Oireachtas Joint and Select Committees

Tuesday, 1 December 2020

Joint Oireachtas Committee on Housing, Planning and Local Government

Construction Defects: Discussion with Construction Defects Alliance

Ms Deirdre Ní Fhloinn:

I am happy to come in on that. In the first instance, I thank the Senator very much for her questions. Regarding the first question on how one discriminates as to priority for grants, I believe that will be one of the things the working group will have to look at. We already discriminate in a way because institutional and commercial owners of apartments, for example, can write off all the remedial costs against their tax liability arising from their income, which a homeowner typically cannot.
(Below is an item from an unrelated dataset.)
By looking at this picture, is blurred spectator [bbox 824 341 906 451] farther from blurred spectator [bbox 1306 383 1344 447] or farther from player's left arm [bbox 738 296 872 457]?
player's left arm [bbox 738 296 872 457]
That is one issue for the working group. There is, however, an in-built discrimination in the system as it stands, so the working group will have to look at how a fairer system can be created for individual homeowners who are dealing with it and getting the types of bills we have heard about this morning.

Regarding a defects clearance certificate and the phoenix syndrome, one of the issues the committee considered in the past was the general scheme of the Building Control (Construction Industry Register Ireland) Bill 2017, which contemplates a registration scheme where an individual, for example, who is convicted under the Building Control Act would have to tell the registration body he or she has been convicted and might not get a registration the following year.
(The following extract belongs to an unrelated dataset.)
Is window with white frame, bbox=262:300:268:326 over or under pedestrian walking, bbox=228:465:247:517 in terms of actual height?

One of the comments I made to the committee about it at the time was that to my knowledge there had never been a conviction under the Building Control Act. I am sometimes asked about sanctions and whether we should spend some of this discussion on improving sanctions and making sure there are sanctions against developers. There are sanctions in the Building Control Act in respect of anyone who constructs buildings that are not in compliance with the building regulations. They look robust and have been regularly recited in the Houses of the Oireachtas. They say that if a body corporate, for example, is in breach of building regulations and in breach of the Act, then individual managers and directors of that body corporate can be held personally responsible and can be convicted of the offences under the Act, which all sounds very robust, except it is never done.
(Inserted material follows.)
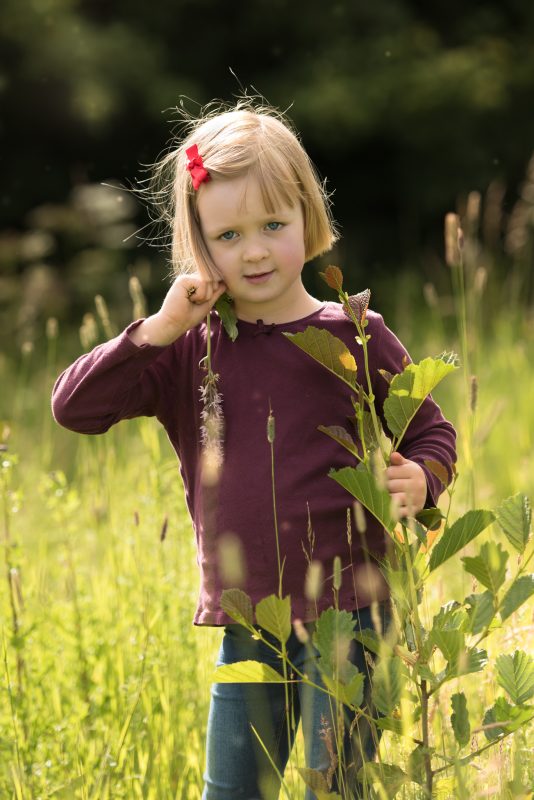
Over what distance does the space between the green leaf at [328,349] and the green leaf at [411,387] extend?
0.06 m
There are, therefore, various ways to address this issue of phoenix syndrome but, as of today, I can set up a company called Deirdre Ní Fhloinn 2020 Limited. If I have a site, I can apply for planning permission. I might even get fast-track planning permission for it. I can commence building on it by submitting a commencement notice. I do not need any kind of approval from my building control authority. The only people who must be regulated on that site are either regulated by their own professional bodies, if they are architects, engineers and surveyors, or by an external regulator if they are gas installers and electricians. I am not regulated. I do not need to carry insurance or a licence. I can sell those homes and disappear next year. If anybody sues me, I can sign the certificate of compliance on completion, which is required under the building control regulations, in the name of my limited company and then if there is a problem with it, the person who is the assigned certifier, such as the architect or engineer, will probably be at much greater risk. We are aware of these issues and there are ways of dealing with them but that is the position today.